Source records:

________________

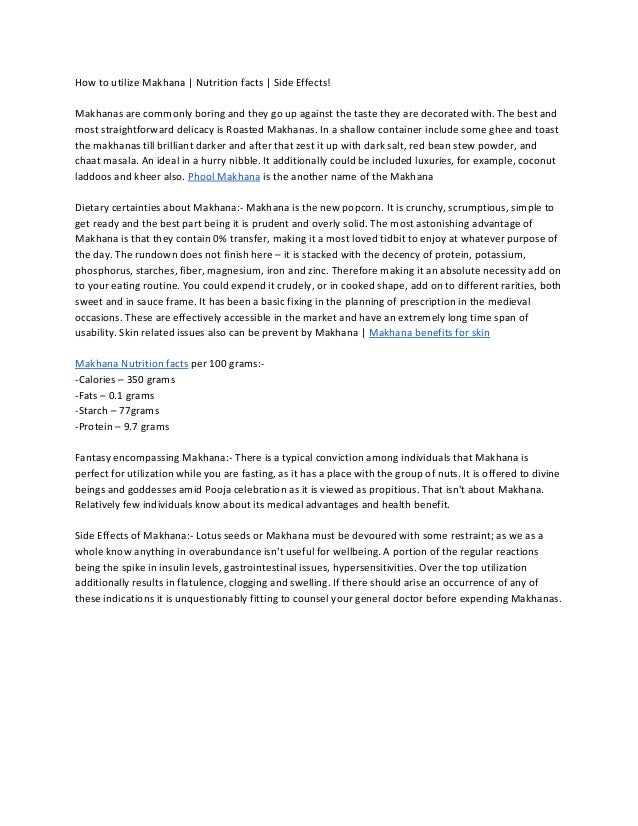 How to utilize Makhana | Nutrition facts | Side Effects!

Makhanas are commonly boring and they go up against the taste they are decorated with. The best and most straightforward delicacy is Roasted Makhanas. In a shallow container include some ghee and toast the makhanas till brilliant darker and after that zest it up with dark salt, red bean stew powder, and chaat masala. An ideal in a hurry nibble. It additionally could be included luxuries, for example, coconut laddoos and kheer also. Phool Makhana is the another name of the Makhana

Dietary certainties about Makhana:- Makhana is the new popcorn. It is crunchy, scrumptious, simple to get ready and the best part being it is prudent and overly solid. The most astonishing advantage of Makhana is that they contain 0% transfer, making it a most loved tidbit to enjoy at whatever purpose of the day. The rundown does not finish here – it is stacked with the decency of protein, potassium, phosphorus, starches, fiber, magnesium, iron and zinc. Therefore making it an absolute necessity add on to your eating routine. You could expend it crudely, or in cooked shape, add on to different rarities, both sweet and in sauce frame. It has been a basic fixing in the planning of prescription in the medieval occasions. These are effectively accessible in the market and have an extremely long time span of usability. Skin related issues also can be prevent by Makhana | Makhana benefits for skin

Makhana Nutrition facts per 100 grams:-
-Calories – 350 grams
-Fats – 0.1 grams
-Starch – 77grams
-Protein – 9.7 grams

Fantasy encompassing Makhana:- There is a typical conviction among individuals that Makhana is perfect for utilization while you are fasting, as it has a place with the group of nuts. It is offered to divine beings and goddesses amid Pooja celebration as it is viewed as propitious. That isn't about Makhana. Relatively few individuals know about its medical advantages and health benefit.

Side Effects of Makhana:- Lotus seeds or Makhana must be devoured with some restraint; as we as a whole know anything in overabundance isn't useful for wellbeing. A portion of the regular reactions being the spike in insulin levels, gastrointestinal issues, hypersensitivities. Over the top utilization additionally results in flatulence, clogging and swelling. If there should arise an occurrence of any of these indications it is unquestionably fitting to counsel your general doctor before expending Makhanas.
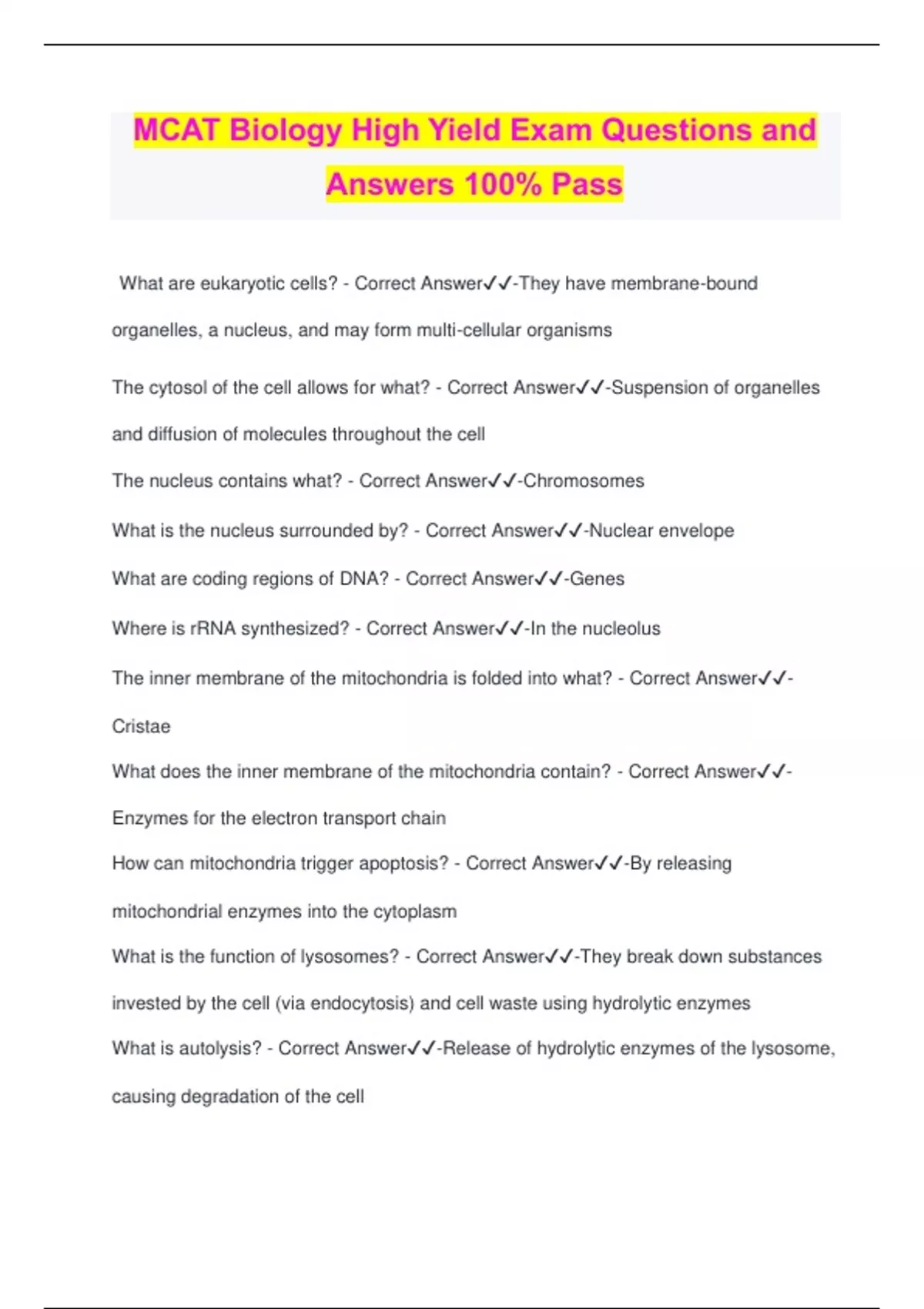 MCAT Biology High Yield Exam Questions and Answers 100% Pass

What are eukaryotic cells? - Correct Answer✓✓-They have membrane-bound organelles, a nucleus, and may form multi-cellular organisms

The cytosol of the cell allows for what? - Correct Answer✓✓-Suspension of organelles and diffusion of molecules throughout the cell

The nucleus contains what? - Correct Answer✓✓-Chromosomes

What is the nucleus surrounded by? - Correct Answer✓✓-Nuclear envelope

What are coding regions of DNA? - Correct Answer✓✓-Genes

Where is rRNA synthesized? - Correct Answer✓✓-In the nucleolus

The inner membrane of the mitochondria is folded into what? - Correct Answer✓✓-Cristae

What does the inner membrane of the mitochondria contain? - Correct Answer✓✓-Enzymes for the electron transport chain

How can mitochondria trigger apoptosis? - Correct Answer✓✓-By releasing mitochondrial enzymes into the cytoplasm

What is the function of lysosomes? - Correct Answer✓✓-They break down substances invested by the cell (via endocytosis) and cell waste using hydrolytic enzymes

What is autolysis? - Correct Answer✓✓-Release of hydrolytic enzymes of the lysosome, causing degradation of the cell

________________

Exercise prompt
Looking at the entries above, can you reproduce exactly the lines from the one that holds "The cytosol of" through the one that holds "Where is rRNA", and only those?

Exercise answer
The cytosol of the cell allows for what? - Correct Answer✓✓-Suspension of organelles and diffusion of molecules throughout the cell

The nucleus contains what? - Correct Answer✓✓-Chromosomes

What is the nucleus surrounded by? - Correct Answer✓✓-Nuclear envelope

What are coding regions of DNA? - Correct Answer✓✓-Genes

Where is rRNA synthesized? - Correct Answer✓✓-In the nucleolus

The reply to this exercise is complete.